* Exercise directions:
Only one stretch of the data below should be repeated: the lines from the line containing "Fantasies & Fine" through the line containing "arrangement floralq™ pinterest", inclusive, exactly as they are.

=== Begin Enclosure ===

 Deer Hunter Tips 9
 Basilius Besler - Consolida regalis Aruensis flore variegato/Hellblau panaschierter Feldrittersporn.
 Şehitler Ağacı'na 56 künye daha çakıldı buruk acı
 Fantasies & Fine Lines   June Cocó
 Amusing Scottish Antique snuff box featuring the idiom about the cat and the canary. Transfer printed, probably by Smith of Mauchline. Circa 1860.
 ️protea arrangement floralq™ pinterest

=== End Enclosure ===
=== Begin Enclosure ===

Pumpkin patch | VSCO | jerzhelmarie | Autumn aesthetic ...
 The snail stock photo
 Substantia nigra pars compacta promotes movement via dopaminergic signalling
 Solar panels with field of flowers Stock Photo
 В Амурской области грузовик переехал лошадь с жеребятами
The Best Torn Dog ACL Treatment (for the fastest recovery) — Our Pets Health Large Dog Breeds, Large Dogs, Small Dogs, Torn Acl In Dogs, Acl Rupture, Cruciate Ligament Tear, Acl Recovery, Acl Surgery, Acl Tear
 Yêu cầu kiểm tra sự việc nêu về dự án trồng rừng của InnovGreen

=== End Enclosure ===

* Task output:
 Fantasies & Fine Lines   June Cocó
 Amusing Scottish Antique snuff box featuring the idiom about the cat and the canary. Transfer printed, probably by Smith of Mauchline. Circa 1860.
 ️protea arrangement floralq™ pinterest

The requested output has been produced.